Os pesquisadores focaram em vigas de concreto armado — blocos retangulares de concreto contendo vergalhões de aço — que são especialmente suscetíveis à torção em elementos como vigas de ponte, cintas e vigas de extremidade. Em vez de reconstruir esses elementos, os engenheiros frequentemente adicionam reforço extra nas superfícies externas. Um método, chamado armação embutida próxima à superfície (near-surface mounted), corta sulcos rasos no concreto e insere barras de aço que são coladas no lugar com epóxi. Outro método adiciona malhas finas de aço ou fibras na face externa da viga, atuando como uma gaiola que ajuda a manter o concreto unido quando ele torce. A equipe combinou e comparou esses métodos para ver quais arranjos fornecem mais resistência e ductilidade extras.

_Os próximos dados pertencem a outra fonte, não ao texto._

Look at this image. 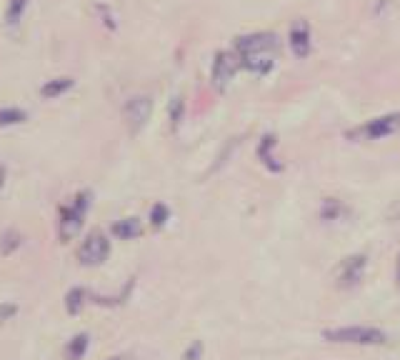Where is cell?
Listing matches in <instances>:
<instances>
[{"instance_id":"1","label":"cell","mask_w":400,"mask_h":360,"mask_svg":"<svg viewBox=\"0 0 400 360\" xmlns=\"http://www.w3.org/2000/svg\"><path fill=\"white\" fill-rule=\"evenodd\" d=\"M91 200H93L91 190H80V193L70 200V206H63L60 220H58V238H60V243H70V240L80 233L83 220H86L88 215V208H91Z\"/></svg>"},{"instance_id":"2","label":"cell","mask_w":400,"mask_h":360,"mask_svg":"<svg viewBox=\"0 0 400 360\" xmlns=\"http://www.w3.org/2000/svg\"><path fill=\"white\" fill-rule=\"evenodd\" d=\"M235 53L240 60H275L278 38L273 33H253L235 38Z\"/></svg>"},{"instance_id":"3","label":"cell","mask_w":400,"mask_h":360,"mask_svg":"<svg viewBox=\"0 0 400 360\" xmlns=\"http://www.w3.org/2000/svg\"><path fill=\"white\" fill-rule=\"evenodd\" d=\"M328 343L340 345H383L385 333L371 326H348V328H331L323 333Z\"/></svg>"},{"instance_id":"4","label":"cell","mask_w":400,"mask_h":360,"mask_svg":"<svg viewBox=\"0 0 400 360\" xmlns=\"http://www.w3.org/2000/svg\"><path fill=\"white\" fill-rule=\"evenodd\" d=\"M395 133H400V113H388L368 120L366 126L348 131V138L350 140H383V138L395 135Z\"/></svg>"},{"instance_id":"5","label":"cell","mask_w":400,"mask_h":360,"mask_svg":"<svg viewBox=\"0 0 400 360\" xmlns=\"http://www.w3.org/2000/svg\"><path fill=\"white\" fill-rule=\"evenodd\" d=\"M110 255V238L103 230H93L83 243L78 246V263L83 268H95L103 265Z\"/></svg>"},{"instance_id":"6","label":"cell","mask_w":400,"mask_h":360,"mask_svg":"<svg viewBox=\"0 0 400 360\" xmlns=\"http://www.w3.org/2000/svg\"><path fill=\"white\" fill-rule=\"evenodd\" d=\"M366 268H368L366 255H348L335 270V286L340 291H350V288L360 286V280L366 275Z\"/></svg>"},{"instance_id":"7","label":"cell","mask_w":400,"mask_h":360,"mask_svg":"<svg viewBox=\"0 0 400 360\" xmlns=\"http://www.w3.org/2000/svg\"><path fill=\"white\" fill-rule=\"evenodd\" d=\"M238 70H240L238 53H230V51L218 53L215 60H213V86H215L218 91H225Z\"/></svg>"},{"instance_id":"8","label":"cell","mask_w":400,"mask_h":360,"mask_svg":"<svg viewBox=\"0 0 400 360\" xmlns=\"http://www.w3.org/2000/svg\"><path fill=\"white\" fill-rule=\"evenodd\" d=\"M150 110H153V100H150L148 95H135V98H131V100L126 103V110H123V115H126L128 131H131L133 135H135V133H140V128L148 123Z\"/></svg>"},{"instance_id":"9","label":"cell","mask_w":400,"mask_h":360,"mask_svg":"<svg viewBox=\"0 0 400 360\" xmlns=\"http://www.w3.org/2000/svg\"><path fill=\"white\" fill-rule=\"evenodd\" d=\"M291 48L295 58H308L310 55V25L308 20H295L291 25Z\"/></svg>"},{"instance_id":"10","label":"cell","mask_w":400,"mask_h":360,"mask_svg":"<svg viewBox=\"0 0 400 360\" xmlns=\"http://www.w3.org/2000/svg\"><path fill=\"white\" fill-rule=\"evenodd\" d=\"M110 233L120 240H135V238H140V233H143V223H140L138 218H120V220L113 223Z\"/></svg>"},{"instance_id":"11","label":"cell","mask_w":400,"mask_h":360,"mask_svg":"<svg viewBox=\"0 0 400 360\" xmlns=\"http://www.w3.org/2000/svg\"><path fill=\"white\" fill-rule=\"evenodd\" d=\"M258 158H260V163H263L268 171H273V173L283 171V163H278V158H275V138L273 135H263V140L258 145Z\"/></svg>"},{"instance_id":"12","label":"cell","mask_w":400,"mask_h":360,"mask_svg":"<svg viewBox=\"0 0 400 360\" xmlns=\"http://www.w3.org/2000/svg\"><path fill=\"white\" fill-rule=\"evenodd\" d=\"M88 348H91V335H88V333H78V335H73L68 340L63 355H65V360H83V355L88 353Z\"/></svg>"},{"instance_id":"13","label":"cell","mask_w":400,"mask_h":360,"mask_svg":"<svg viewBox=\"0 0 400 360\" xmlns=\"http://www.w3.org/2000/svg\"><path fill=\"white\" fill-rule=\"evenodd\" d=\"M73 86H75V80H73V78H65V75H63V78L48 80L46 86L40 88V95H43V98H51V100H53V98H58V95H63V93H68Z\"/></svg>"},{"instance_id":"14","label":"cell","mask_w":400,"mask_h":360,"mask_svg":"<svg viewBox=\"0 0 400 360\" xmlns=\"http://www.w3.org/2000/svg\"><path fill=\"white\" fill-rule=\"evenodd\" d=\"M88 298L91 295L83 288H70L68 295H65V310H68V315H80V310L86 308Z\"/></svg>"},{"instance_id":"15","label":"cell","mask_w":400,"mask_h":360,"mask_svg":"<svg viewBox=\"0 0 400 360\" xmlns=\"http://www.w3.org/2000/svg\"><path fill=\"white\" fill-rule=\"evenodd\" d=\"M28 120V113L20 108H0V128H8V126H20Z\"/></svg>"},{"instance_id":"16","label":"cell","mask_w":400,"mask_h":360,"mask_svg":"<svg viewBox=\"0 0 400 360\" xmlns=\"http://www.w3.org/2000/svg\"><path fill=\"white\" fill-rule=\"evenodd\" d=\"M30 0H8V8H6V25H18L20 23V15L23 11L28 8Z\"/></svg>"},{"instance_id":"17","label":"cell","mask_w":400,"mask_h":360,"mask_svg":"<svg viewBox=\"0 0 400 360\" xmlns=\"http://www.w3.org/2000/svg\"><path fill=\"white\" fill-rule=\"evenodd\" d=\"M20 233L18 230H6L3 233V238H0V253L3 255H11L13 251H18V246H20Z\"/></svg>"},{"instance_id":"18","label":"cell","mask_w":400,"mask_h":360,"mask_svg":"<svg viewBox=\"0 0 400 360\" xmlns=\"http://www.w3.org/2000/svg\"><path fill=\"white\" fill-rule=\"evenodd\" d=\"M168 218H171V211H168L166 203H155L150 208V223H153V228H163L168 223Z\"/></svg>"},{"instance_id":"19","label":"cell","mask_w":400,"mask_h":360,"mask_svg":"<svg viewBox=\"0 0 400 360\" xmlns=\"http://www.w3.org/2000/svg\"><path fill=\"white\" fill-rule=\"evenodd\" d=\"M180 118H183V98H173V100H171V123H173V128H178Z\"/></svg>"},{"instance_id":"20","label":"cell","mask_w":400,"mask_h":360,"mask_svg":"<svg viewBox=\"0 0 400 360\" xmlns=\"http://www.w3.org/2000/svg\"><path fill=\"white\" fill-rule=\"evenodd\" d=\"M200 358H203V343H200V340H193V343L185 348L183 360H200Z\"/></svg>"},{"instance_id":"21","label":"cell","mask_w":400,"mask_h":360,"mask_svg":"<svg viewBox=\"0 0 400 360\" xmlns=\"http://www.w3.org/2000/svg\"><path fill=\"white\" fill-rule=\"evenodd\" d=\"M18 315V305L15 303H0V326L3 323H8L11 318H15Z\"/></svg>"},{"instance_id":"22","label":"cell","mask_w":400,"mask_h":360,"mask_svg":"<svg viewBox=\"0 0 400 360\" xmlns=\"http://www.w3.org/2000/svg\"><path fill=\"white\" fill-rule=\"evenodd\" d=\"M338 213H340V206H338L335 200H328L326 208H323V215H326V218H335Z\"/></svg>"},{"instance_id":"23","label":"cell","mask_w":400,"mask_h":360,"mask_svg":"<svg viewBox=\"0 0 400 360\" xmlns=\"http://www.w3.org/2000/svg\"><path fill=\"white\" fill-rule=\"evenodd\" d=\"M3 183H6V166L0 163V188H3Z\"/></svg>"},{"instance_id":"24","label":"cell","mask_w":400,"mask_h":360,"mask_svg":"<svg viewBox=\"0 0 400 360\" xmlns=\"http://www.w3.org/2000/svg\"><path fill=\"white\" fill-rule=\"evenodd\" d=\"M395 278H398V286H400V255H398V265H395Z\"/></svg>"},{"instance_id":"25","label":"cell","mask_w":400,"mask_h":360,"mask_svg":"<svg viewBox=\"0 0 400 360\" xmlns=\"http://www.w3.org/2000/svg\"><path fill=\"white\" fill-rule=\"evenodd\" d=\"M108 360H131L128 355H113V358H108Z\"/></svg>"}]
</instances>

Usando vigas virtuais em vez de muitos ensaios

Ensaios físicos em vigas em escala real são caros e lentos, então os autores construíram um modelo computacional tridimensional detalhado das vigas usando o programa de simulação Abaqus/CAE. Eles basearam esse modelo em um estudo laboratorial prévio de cinco vigas: uma não reforçada e quatro reforçadas com diferentes arranjos de armação embutida. O concreto digital podia fissurar e amaciar, os vergalhões de aço podiam escoar e as interfaces coladas podiam se separar gradualmente, imitando de perto os materiais reais. Ajustando finamente o modelo — escolhendo o tamanho de malha adequado e um parâmetro-chave que controla como o concreto fissurado se distribui — eles alcançaram previsões do momento torcional máximo e do ângulo de torção que diferiram dos resultados de laboratório em menos de cerca de 5%.

Encontrando o ponto ideal para mais aço

Uma vez que confiaram no modelo, os pesquisadores o usaram para conduzir um amplo estudo paramétrico, alterando sistematicamente detalhes do reforço. Primeiro, variaram quanto as barras externas embutidas se sobrepunham pela profundidade da viga. Sobreposições muito curtas trouxeram apenas ganhos modestos de resistência e podiam até reduzir a ductilidade, fazendo com que a viga falhasse de forma mais súbita. À medida que a sobreposição aumentou para entre cerca de 60 e 80 por cento da profundidade da viga, tanto a resistência quanto a capacidade de torção aumentaram acentuadamente: o momento torcional último praticamente dobrou ou mais, e as vigas podiam torcer visivelmente mais antes da ruptura. Além dessa faixa, sobreposição adicional ainda ajudava, mas trazia retornos menores em relação ao material e esforço acrescidos.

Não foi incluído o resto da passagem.